In truth, it was no accident that he was not present when Jesus appeared to the Apostles the first time in the upper room after the Resurrection. It was absolutely intentional; our Blessed Lord always acts with complete intentionality. He did it for the sake of St. Thomas’ faith as well as your faith and mine. When his brother Apostles told him “We have seen the Lord,” St. Thomas declared, “Unless I see the mark of the nails in His hands and put my finger into the nail-marks and put my hand into His side, I will not believe.” A week later, Jesus appeared to the Apostles in the Upper Room and St. Thomas was present this time, by God’s design, and Jesus lovingly deepened St. Thomas’ faith in Him when He said, “Put your finger here and see my hands, and bring your hand and put it into my side, and do not be unbelieving, but believe.” Then St. Thomas answered and said to Jesus, “My Lord and my God!” Jesus replied to him saying: “Have you come to believe because you have seen me? Blessed are those who have not seen and have believed.” My dear brothers and sisters, you and I are in that second category.
Relating to this profound acclamation of faith made by St. Thomas, there is a beautiful, ancient tradition in the Sacred Liturgy that when the priest, acting in the person of Jesus Christ the High Priest, raises the Consecrated Host — which has become the Body, Blood, Soul and Divinity of Christ, — the faithful proclaim in the depths of their heart the same truth proclaimed by St. Thomas, “My Lord and my God!” I pray this silently every time I elevate the Consecrated Host in my celebration of Holy Mass; you are welcome to do the same as a unified act of profound faith in Jesus’ Real Presence in the Eucharist.
I remember an important experience in my life during high school of being deeply touched at Mass when I heard this proclamation of St. Thomas to Jesus, “My Lord and my God,” as it was uttered from the depths of his being. As if I was hearing these words of St. Thomas for the very first time, I too joined him in the utterance of those life-changing words. This experience enacted the desire for a renewal in my own faith in our Blessed Lord and His Church, which was my way of “resting on the heart of our Blessed Lord,” as St. John did at the Last Supper.

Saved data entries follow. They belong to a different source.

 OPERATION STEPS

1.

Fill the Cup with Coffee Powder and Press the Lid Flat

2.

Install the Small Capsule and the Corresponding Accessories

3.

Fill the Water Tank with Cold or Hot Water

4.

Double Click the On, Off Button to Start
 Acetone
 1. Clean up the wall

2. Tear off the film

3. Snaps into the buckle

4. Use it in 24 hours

This moment when Jesus pierced my heart, I began to let God into my life in ways that I had not allowed before, into my doubts, fears and inadequacies; He began showing me, in a new way, what the gift of faith was all about and what my identity as a beloved son of the Father meant. This all lead me to a deep desire to share with others what God had revealed to me about His heart and His self-less love and to share the truth of the beauty of their identity as beloved children of the Father.

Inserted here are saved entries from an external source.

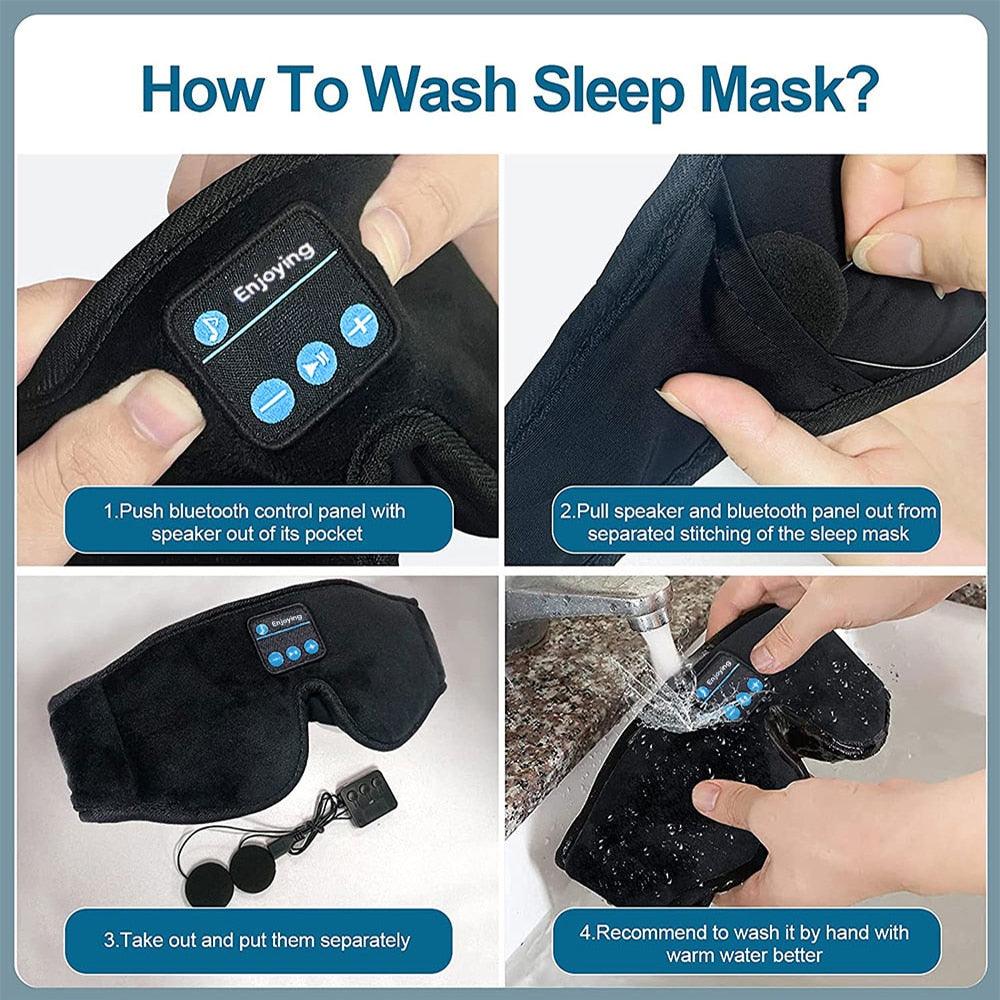 How To Wash Sleep Mask?

Enjoying

1.Push bluetooth control panel with speaker out of its pocket

2.Pull speaker and bluetooth panel out from separated stitching of the sleep mask

Enjoying

3.Take out and put them separately

Enjoying

4.Recommend to wash it by hand with warm water better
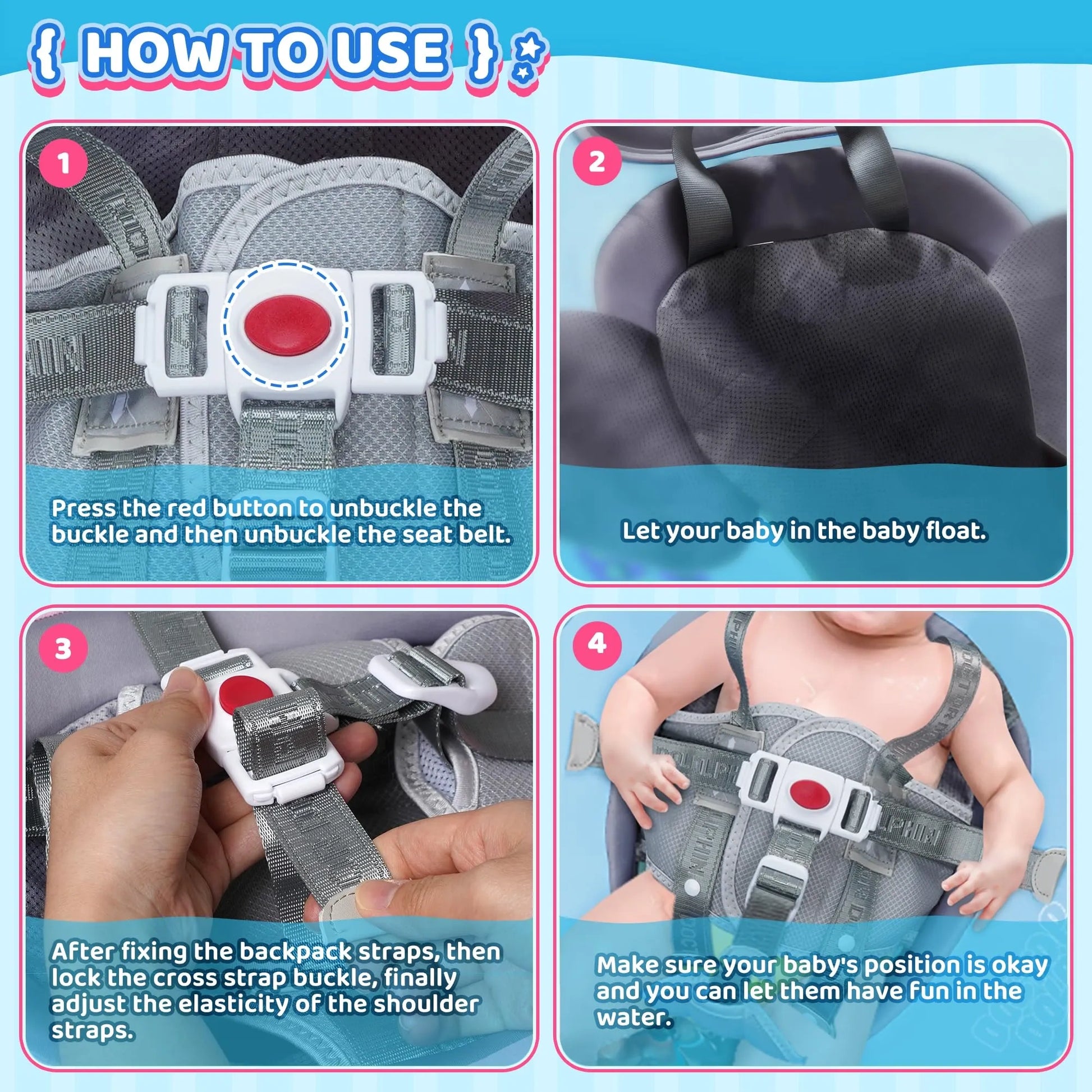 { HOW TO USE }

1

Press the red button to unbuckle the buckle and then unbuckle the seat belt.

2

Let your baby in the baby float.

3

After fixing the backpack straps, then lock the cross strap buckle, finally adjust the elasticity of the shoulder straps.

4

Make sure your baby's position is okay and you can let them have fun in the water.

It was this desire that led me to consider my vocation, and particularly the Holy Priesthood, to sincerely open my heart to spiritual fatherhood of souls, walking with them in faith to Jesus’ most Sacred Heart, pierced as it was in a totally selfless gift of love for us, His children.

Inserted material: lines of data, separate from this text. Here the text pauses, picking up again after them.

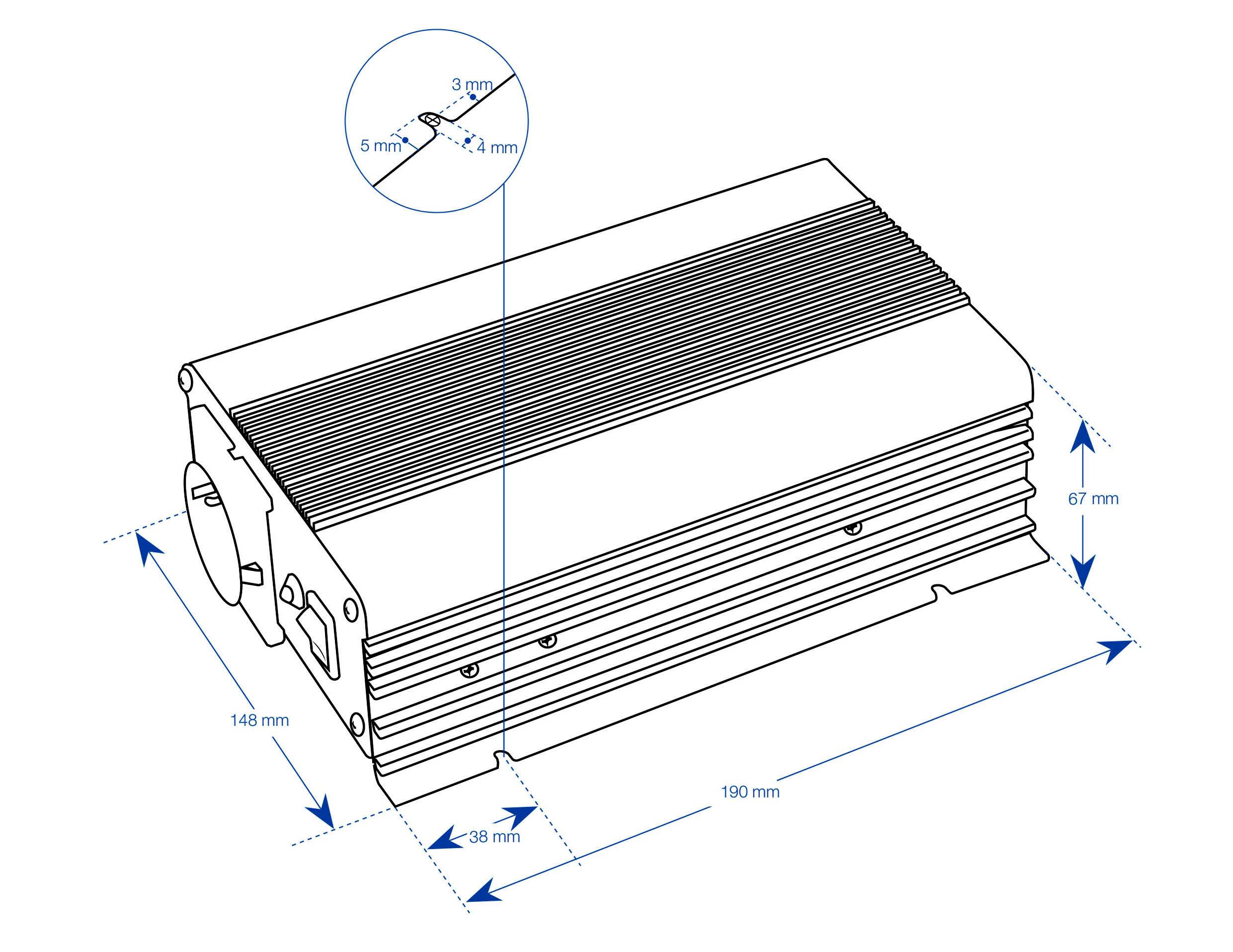 3 mm
5 mm
4 mm
67 mm
148 mm
190 mm
38 mm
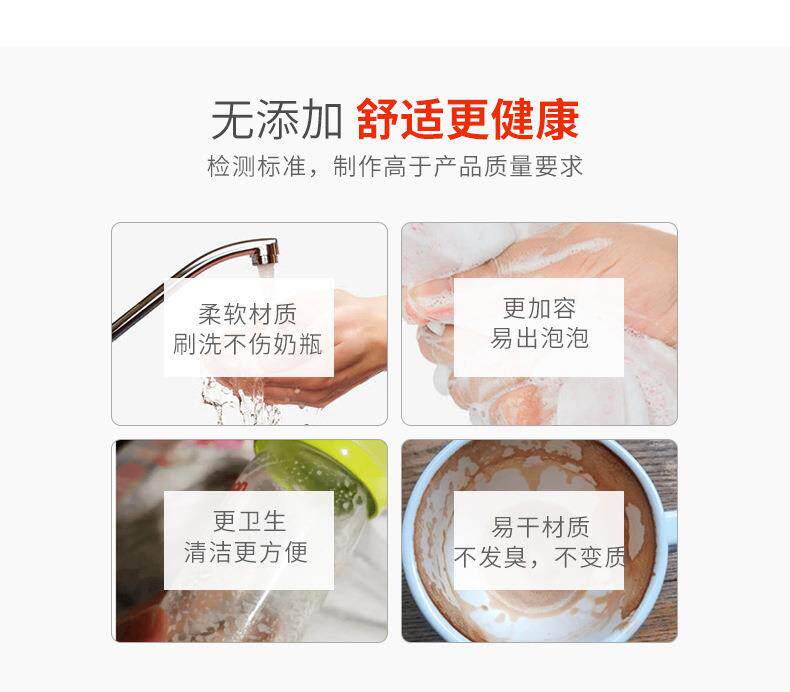 无添加 舒适更健康
检测标准，制作高于产品质量要求

柔软材质
刷洗不伤奶瓶

更加容
易出泡泡

更卫生
清洁更方便

易干材质
不发臭，不变质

Like the Apostles, we are called to continue to grow in our faith, even if it is the size of a mustard seed, remembering what Jesus told us, “If you have faith the size of a mustard seed, you would say to this mulberry tree, ‘Be uprooted and planted in the sea,’ and it would obey you.” Namely, with God, all things are possible; with God, you and I can move mountains. Will you say, “Yes,” to this invitation from Jesus, in union with St. Thomas, crying out together in faith, “My Lord and my God!?”